DATA LISTING ▸

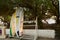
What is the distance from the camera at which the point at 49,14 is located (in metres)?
3.78

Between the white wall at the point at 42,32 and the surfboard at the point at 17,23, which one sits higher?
the surfboard at the point at 17,23

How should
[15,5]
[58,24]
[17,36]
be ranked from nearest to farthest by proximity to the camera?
1. [17,36]
2. [15,5]
3. [58,24]

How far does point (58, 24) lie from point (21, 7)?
1047 mm

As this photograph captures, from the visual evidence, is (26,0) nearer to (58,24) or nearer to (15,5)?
(15,5)

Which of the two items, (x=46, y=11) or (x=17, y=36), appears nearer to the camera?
(x=17, y=36)

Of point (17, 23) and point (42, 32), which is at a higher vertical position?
point (17, 23)

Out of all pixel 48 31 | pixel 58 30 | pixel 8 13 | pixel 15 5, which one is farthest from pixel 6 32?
pixel 58 30

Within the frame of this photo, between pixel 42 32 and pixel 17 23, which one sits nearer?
pixel 17 23

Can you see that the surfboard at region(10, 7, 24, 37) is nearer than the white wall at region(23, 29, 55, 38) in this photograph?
Yes

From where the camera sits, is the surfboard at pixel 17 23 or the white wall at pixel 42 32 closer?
the surfboard at pixel 17 23

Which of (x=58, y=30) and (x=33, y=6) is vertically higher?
(x=33, y=6)


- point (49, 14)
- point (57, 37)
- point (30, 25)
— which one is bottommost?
point (57, 37)

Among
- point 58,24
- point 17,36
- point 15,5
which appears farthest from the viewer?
point 58,24

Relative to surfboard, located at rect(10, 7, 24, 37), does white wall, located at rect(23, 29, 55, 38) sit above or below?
below
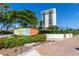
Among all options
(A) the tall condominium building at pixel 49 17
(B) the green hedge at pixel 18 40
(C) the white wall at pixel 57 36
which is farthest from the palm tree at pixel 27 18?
(C) the white wall at pixel 57 36

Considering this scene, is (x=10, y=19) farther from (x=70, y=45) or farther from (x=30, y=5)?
(x=70, y=45)

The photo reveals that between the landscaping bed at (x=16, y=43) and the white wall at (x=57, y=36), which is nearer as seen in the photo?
the landscaping bed at (x=16, y=43)

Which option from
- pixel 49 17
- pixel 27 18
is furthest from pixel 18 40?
pixel 49 17

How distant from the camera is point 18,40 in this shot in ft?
26.6

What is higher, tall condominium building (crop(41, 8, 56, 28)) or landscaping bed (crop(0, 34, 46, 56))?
tall condominium building (crop(41, 8, 56, 28))

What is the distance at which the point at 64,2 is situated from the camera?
7359 millimetres

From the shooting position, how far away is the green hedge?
7.78 m

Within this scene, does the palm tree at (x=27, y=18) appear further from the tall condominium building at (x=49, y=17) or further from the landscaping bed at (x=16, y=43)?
the landscaping bed at (x=16, y=43)

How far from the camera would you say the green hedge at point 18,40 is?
7.78 m

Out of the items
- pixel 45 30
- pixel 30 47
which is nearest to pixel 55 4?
pixel 45 30

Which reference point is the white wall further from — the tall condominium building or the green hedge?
the tall condominium building

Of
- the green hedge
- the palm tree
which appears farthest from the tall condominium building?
the green hedge

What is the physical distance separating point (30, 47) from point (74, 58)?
1.72 m

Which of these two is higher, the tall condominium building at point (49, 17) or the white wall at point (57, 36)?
the tall condominium building at point (49, 17)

TASK REQUIREMENTS ▸ Copy every one of the records above word for word, leaving out the pictures.

OUTPUT BELOW ▸
What is the distance from the camera at which the point at 49,14 is located (in metres)?
3.78

Between the white wall at the point at 42,32 and the surfboard at the point at 17,23, which one sits higher?
the surfboard at the point at 17,23

How should
[15,5]
[58,24]
[17,36]
be ranked from nearest to farthest by proximity to the camera?
1. [17,36]
2. [15,5]
3. [58,24]

How far does point (58, 24) lie from point (21, 7)?
1047 mm

As this photograph captures, from the visual evidence, is (26,0) nearer to (58,24) or nearer to (15,5)?
(15,5)

Which of the two items, (x=46, y=11) or (x=17, y=36), appears nearer to the camera?
(x=17, y=36)

Of point (17, 23) and point (42, 32), which is at a higher vertical position?
point (17, 23)

Out of all pixel 48 31 | pixel 58 30 | pixel 8 13 | pixel 15 5, which one is farthest from pixel 6 32?
pixel 58 30

Within the frame of this photo, between pixel 42 32 and pixel 17 23, which one sits nearer?
pixel 17 23

Can you see that the surfboard at region(10, 7, 24, 37) is nearer than the white wall at region(23, 29, 55, 38) in this photograph?
Yes

From where the camera sits, is the surfboard at pixel 17 23 or the white wall at pixel 42 32 closer?
the surfboard at pixel 17 23

Which of (x=58, y=30) and (x=33, y=6) is vertically higher?
(x=33, y=6)


- point (49, 14)
- point (57, 37)
- point (30, 25)
— which one is bottommost?
point (57, 37)

Among
- point 58,24
- point 17,36
- point 15,5
which appears farthest from the viewer?
point 58,24

Relative to surfboard, located at rect(10, 7, 24, 37), does white wall, located at rect(23, 29, 55, 38) sit above or below?
below
Among all options
(A) the tall condominium building at pixel 49 17
(B) the green hedge at pixel 18 40
(C) the white wall at pixel 57 36
which is farthest from the palm tree at pixel 27 18?
(C) the white wall at pixel 57 36

Considering this scene, is (x=10, y=19) farther from (x=70, y=45) or farther from (x=30, y=5)?
(x=70, y=45)

The photo reveals that between the landscaping bed at (x=16, y=43) and the white wall at (x=57, y=36), which is nearer as seen in the photo?
the landscaping bed at (x=16, y=43)

Which option from
- pixel 49 17
- pixel 27 18
is furthest from pixel 18 40?
pixel 49 17

How distant from the camera is point 18,40 in this shot in ft?
26.6

What is higher, tall condominium building (crop(41, 8, 56, 28)) or landscaping bed (crop(0, 34, 46, 56))?
tall condominium building (crop(41, 8, 56, 28))

What is the distance at which the point at 64,2 is situated from the camera?
7359 millimetres

From the shooting position, how far away is the green hedge?
7.78 m

Within this scene, does the palm tree at (x=27, y=18) appear further from the tall condominium building at (x=49, y=17) or further from the landscaping bed at (x=16, y=43)?
the landscaping bed at (x=16, y=43)

How far from the camera would you say the green hedge at point 18,40 is?
7.78 m

Out of the items
- pixel 45 30
- pixel 30 47
which is nearest to pixel 55 4?
pixel 45 30

Which reference point is the white wall further from — the tall condominium building or the green hedge?
the tall condominium building

Of
- the green hedge
- the palm tree
which appears farthest from the tall condominium building?
the green hedge

What is the physical distance separating point (30, 47) from point (74, 58)?
1.72 m

Which of these two is higher, the tall condominium building at point (49, 17) or the white wall at point (57, 36)?
the tall condominium building at point (49, 17)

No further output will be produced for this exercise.